• _Do this_: Find every line in the rows below that contains the string "bbox", and copy each of those lines in full.

• _Information supplied_:
::::::::

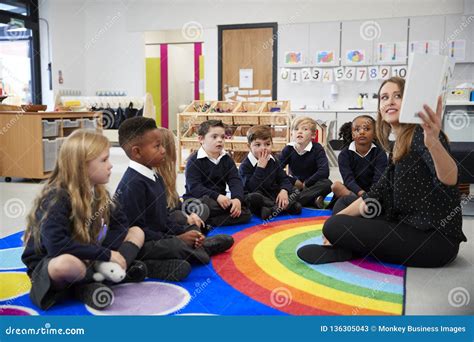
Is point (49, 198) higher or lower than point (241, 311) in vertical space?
higher

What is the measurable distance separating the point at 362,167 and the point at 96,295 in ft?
6.29

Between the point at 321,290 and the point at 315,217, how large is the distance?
117 cm

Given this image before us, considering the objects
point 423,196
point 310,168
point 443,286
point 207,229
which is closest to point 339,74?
point 310,168

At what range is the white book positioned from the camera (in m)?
1.26

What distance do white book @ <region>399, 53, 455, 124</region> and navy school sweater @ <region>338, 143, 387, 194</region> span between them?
4.98 ft

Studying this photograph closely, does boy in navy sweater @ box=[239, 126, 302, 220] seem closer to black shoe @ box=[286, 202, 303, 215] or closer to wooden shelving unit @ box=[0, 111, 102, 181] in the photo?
black shoe @ box=[286, 202, 303, 215]

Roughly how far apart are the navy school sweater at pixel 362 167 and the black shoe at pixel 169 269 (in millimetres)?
1451

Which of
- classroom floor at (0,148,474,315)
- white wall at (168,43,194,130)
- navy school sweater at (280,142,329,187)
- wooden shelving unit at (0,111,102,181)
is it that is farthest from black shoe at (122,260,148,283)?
white wall at (168,43,194,130)

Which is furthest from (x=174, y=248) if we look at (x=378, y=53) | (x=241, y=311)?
(x=378, y=53)

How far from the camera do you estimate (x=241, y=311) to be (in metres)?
1.38

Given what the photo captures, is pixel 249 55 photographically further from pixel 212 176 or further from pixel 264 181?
pixel 212 176

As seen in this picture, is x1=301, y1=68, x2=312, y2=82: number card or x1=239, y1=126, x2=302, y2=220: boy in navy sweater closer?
x1=239, y1=126, x2=302, y2=220: boy in navy sweater

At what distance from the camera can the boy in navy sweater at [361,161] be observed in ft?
9.22

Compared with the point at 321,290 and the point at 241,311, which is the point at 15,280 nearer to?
the point at 241,311
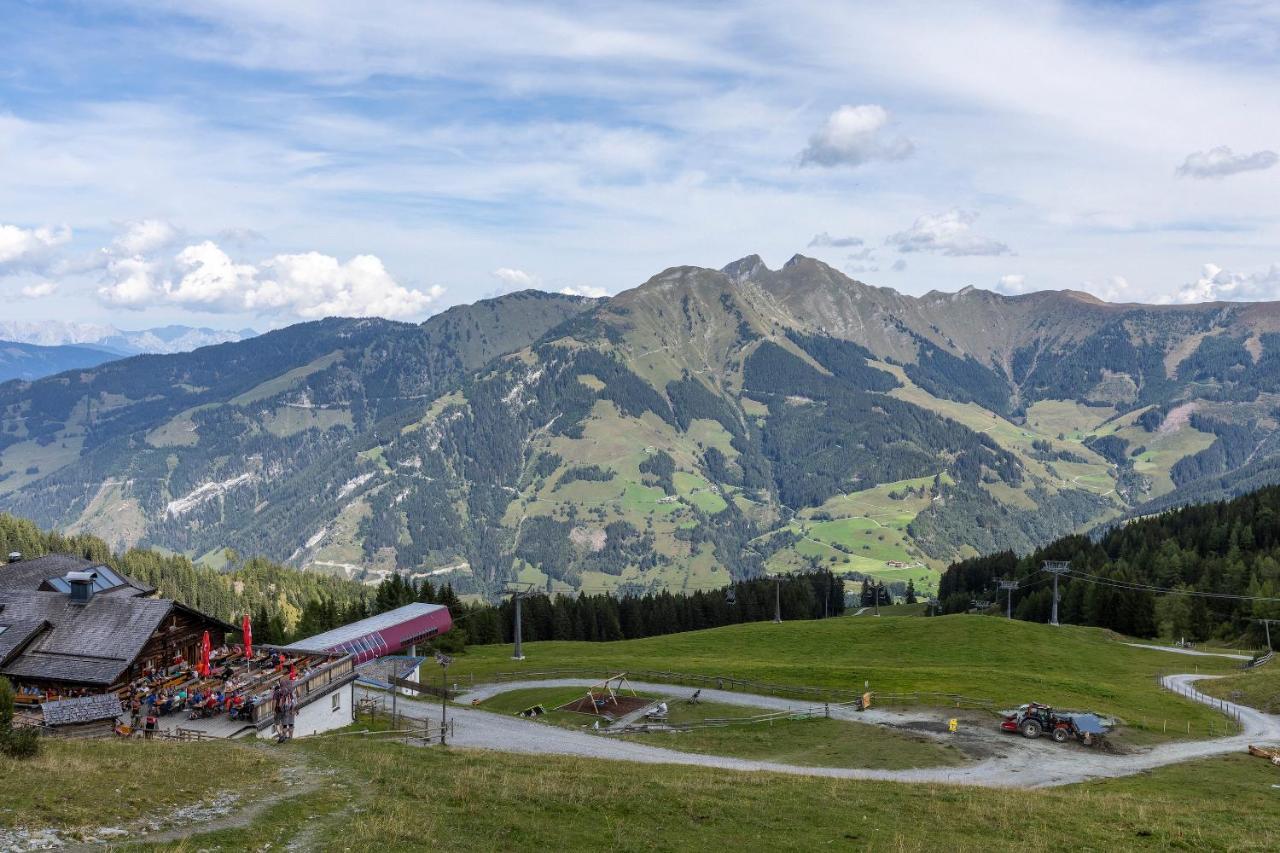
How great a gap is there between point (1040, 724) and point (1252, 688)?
35.8m

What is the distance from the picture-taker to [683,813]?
33.1m

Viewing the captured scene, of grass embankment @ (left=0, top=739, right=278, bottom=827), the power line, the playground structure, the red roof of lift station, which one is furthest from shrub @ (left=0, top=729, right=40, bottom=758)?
the power line

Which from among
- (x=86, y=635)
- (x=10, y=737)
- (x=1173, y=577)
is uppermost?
(x=86, y=635)

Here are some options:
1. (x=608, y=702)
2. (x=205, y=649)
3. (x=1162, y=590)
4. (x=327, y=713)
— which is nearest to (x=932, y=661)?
(x=608, y=702)

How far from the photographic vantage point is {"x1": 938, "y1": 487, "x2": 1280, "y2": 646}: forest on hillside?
13188 cm

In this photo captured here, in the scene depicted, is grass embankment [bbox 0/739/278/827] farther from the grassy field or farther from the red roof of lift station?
the red roof of lift station

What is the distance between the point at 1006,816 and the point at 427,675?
212ft

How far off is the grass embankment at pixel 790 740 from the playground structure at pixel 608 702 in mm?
1202

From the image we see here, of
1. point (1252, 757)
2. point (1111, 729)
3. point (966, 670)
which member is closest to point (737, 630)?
point (966, 670)

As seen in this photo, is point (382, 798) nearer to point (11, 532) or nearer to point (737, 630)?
point (737, 630)

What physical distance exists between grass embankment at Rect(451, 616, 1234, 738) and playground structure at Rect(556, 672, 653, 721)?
30.3ft

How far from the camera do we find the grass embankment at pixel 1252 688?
74.5m

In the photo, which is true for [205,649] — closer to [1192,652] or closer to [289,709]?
[289,709]

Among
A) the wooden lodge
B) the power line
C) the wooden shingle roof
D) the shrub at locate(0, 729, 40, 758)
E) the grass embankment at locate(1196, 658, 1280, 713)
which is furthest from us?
the power line
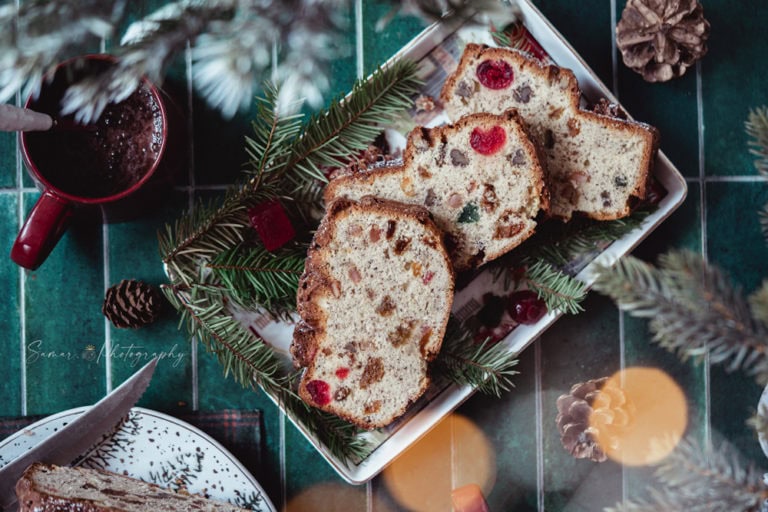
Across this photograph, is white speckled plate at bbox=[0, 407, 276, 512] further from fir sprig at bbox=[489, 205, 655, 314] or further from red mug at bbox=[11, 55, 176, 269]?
fir sprig at bbox=[489, 205, 655, 314]

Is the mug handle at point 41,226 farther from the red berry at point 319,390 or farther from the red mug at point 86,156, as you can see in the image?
the red berry at point 319,390

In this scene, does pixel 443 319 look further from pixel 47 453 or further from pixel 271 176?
pixel 47 453

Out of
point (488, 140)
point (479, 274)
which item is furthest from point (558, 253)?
point (488, 140)

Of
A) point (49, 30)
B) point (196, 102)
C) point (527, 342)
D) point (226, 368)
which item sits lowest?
point (527, 342)

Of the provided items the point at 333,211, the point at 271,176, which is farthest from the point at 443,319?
the point at 271,176

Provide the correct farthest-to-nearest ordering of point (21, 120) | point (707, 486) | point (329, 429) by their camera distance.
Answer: point (329, 429) < point (21, 120) < point (707, 486)

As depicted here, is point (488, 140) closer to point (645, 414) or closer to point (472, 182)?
point (472, 182)

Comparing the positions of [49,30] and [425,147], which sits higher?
[49,30]
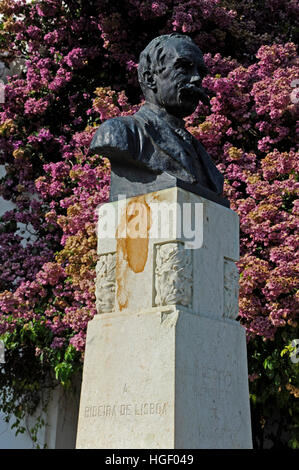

::::::::

• _Task result_:
In this photo captured here, in the scene depicted, is grass embankment [bbox 0/739/278/827] farther from the grassy field or farther from the red roof of lift station?
Across this photograph, is white speckled plate at bbox=[0, 407, 276, 512] further from fir sprig at bbox=[489, 205, 655, 314] or further from red mug at bbox=[11, 55, 176, 269]?
fir sprig at bbox=[489, 205, 655, 314]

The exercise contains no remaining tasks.